A Wrinkle in Time by Madeleine L’Engle is a much-loved science-fiction novel for many people, myself included. When I was an adolescent I read pretty much any of L’Engle’s fiction I could get my hands on and A Wrinkle in Time was always one of my favourites. This time around, however, I was struck by how I was reminded of C. S. Lewis’s Space Trilogy: both feature a Judeo-Christian battle between the forces of Good and Evil on a cosmic scale — the very stars themselves are involved in the battle.

As an older reader this time, and more academic in my reading habits, I also noticed that the novel was published in 1967, which makes the novel’s message of individuality vs. “sameness” more poignant when one places the novel in the context of the Cold War. Could the dark planet of Comazotz be read as a planet “fallen” to Communism? A curious new way for me to consider a favourite book for many Americans, including myself!

But I much enjoyed rereading this novel, against experiencing the delights of the tesseract, Mrs. Which, Mrs. Who, and Mrs. Whatsit, and Aunt Beast. I’m only disappointed I didn’t pack A Wind in the Door to read next!

Among Others

Opening line: ‘The Phurnacite factory in Abercwmboi killed all the trees for two miles around.’

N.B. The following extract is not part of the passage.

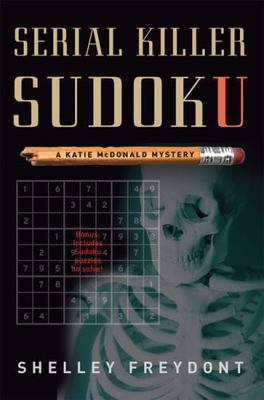Serial Killer Sudoku: A Katie McDonald Mystery by Shelley Freydont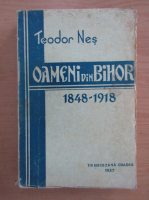 Teodor Nes - Oameni din Bihor, 1848-1918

Morwenna ran away from home, age 15, to get away from her half-mad mother whose magic caused a car accident that left Mor crippled and killed her twin sister. She left everything behind: her home in Wales, her books, her extended family, and the fairies. Taken in by her father and very English aunts and sent off to a posh boarding school, Mor tries to make sense of her new life, drawing on everything she has learned from reading science-fiction and fantasy.

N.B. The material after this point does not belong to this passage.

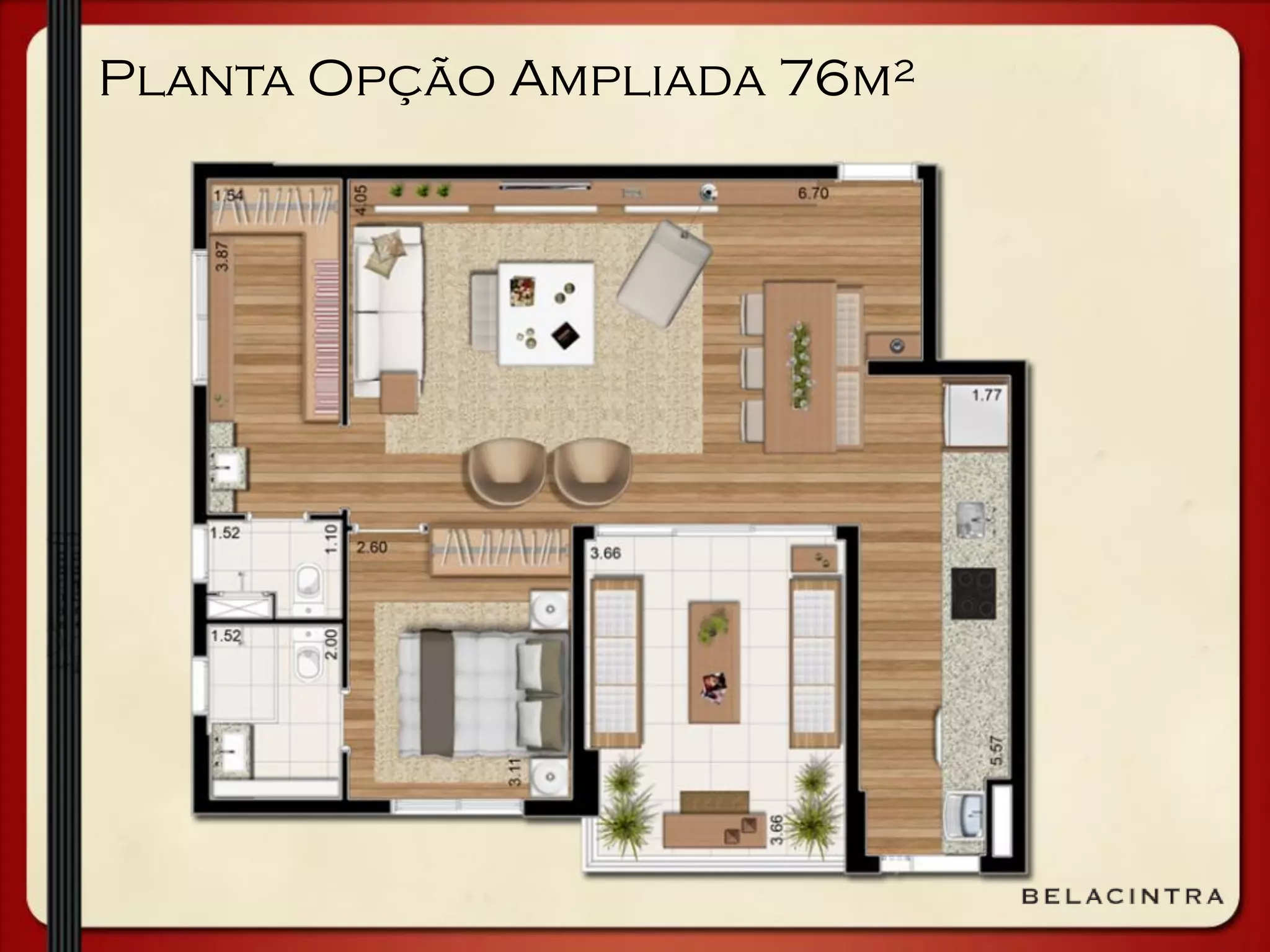 Planta Opção Ampliada 76m²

I’m not sure how to catergorise Among Others by Jo Walton. It won the Hugo award for Best Novel this year (and rightly so!), and the novel is infused with science fiction. However, the presence of fairies and the workings of magic very much make this a fantasy novel, though set in a real Wales and a real England in the 1970s. Mor is an avid reader, reading at least eight books a week, making use of the school library, public library, her father’s library, and both used and new bookstores. The novel is told through her journal, in which she writes about books, school, and her old and new life. It is difficult to give an adequate summary — nonetheless, I loved reading it. If you love science fiction or fantasy, you must read this book. Even if you don’t, if you love reading you will still like this book (I hope), because it is a book about a lover of books as much as anything else.

If Mor were a real person, I’d love to meet her. I think we’d make very good friends.


Opening line: ‘Unpaved, uneven trails pretended to be roads; they tied the nation’s coasts together like laces holding a boot, binding it with crossed strings and crossed fingers.’

Driven by rumours of gold in the Klondike, prospectors stream to the Pacific Northwest, stopping in Seattle on their way north. Russian prospectors commission the inventor and scientist to build for them a great drilling machine. But on its first run, Leviticus Blue’s Boneshaker machine destroys most of downtown Seattle and releases a subterranean gas that turns all who breathe it into the living dead. The city is quarantined, surrounded by a great wall that keeps the Blight and the undead inside, and the living out. Blue’s widow and son escape, living a hard life on the Outskirts. When he is a teenager, Ezekiel resolves to clear his father’s name on a quest that takes him into the heart of Blight-stricken Seattle. His mother goes after him; once inside, both Briar and Ezekiel find that there is more in Seattle than the Blight gas and its victims…

Boneshaker by Cherie Priest is a steampunk alternate history science-fiction novel about zombies. It is the second steampunk novel I have attempted to read (the first being Heart of Iron by Ekaterina Sedia, which I chose not to finish for writing style reasons). I’m not entirely convinced that steampunk works well in the written form — for visual modes of storytelling it’s a lot of fun, but, for me at least, it was less so in a book. Even so, if you want a light-hearted read about zombies, pirates, historical conceits, then this would be a good book for you.

Has anyone read other steampunk fiction? What would you recommend?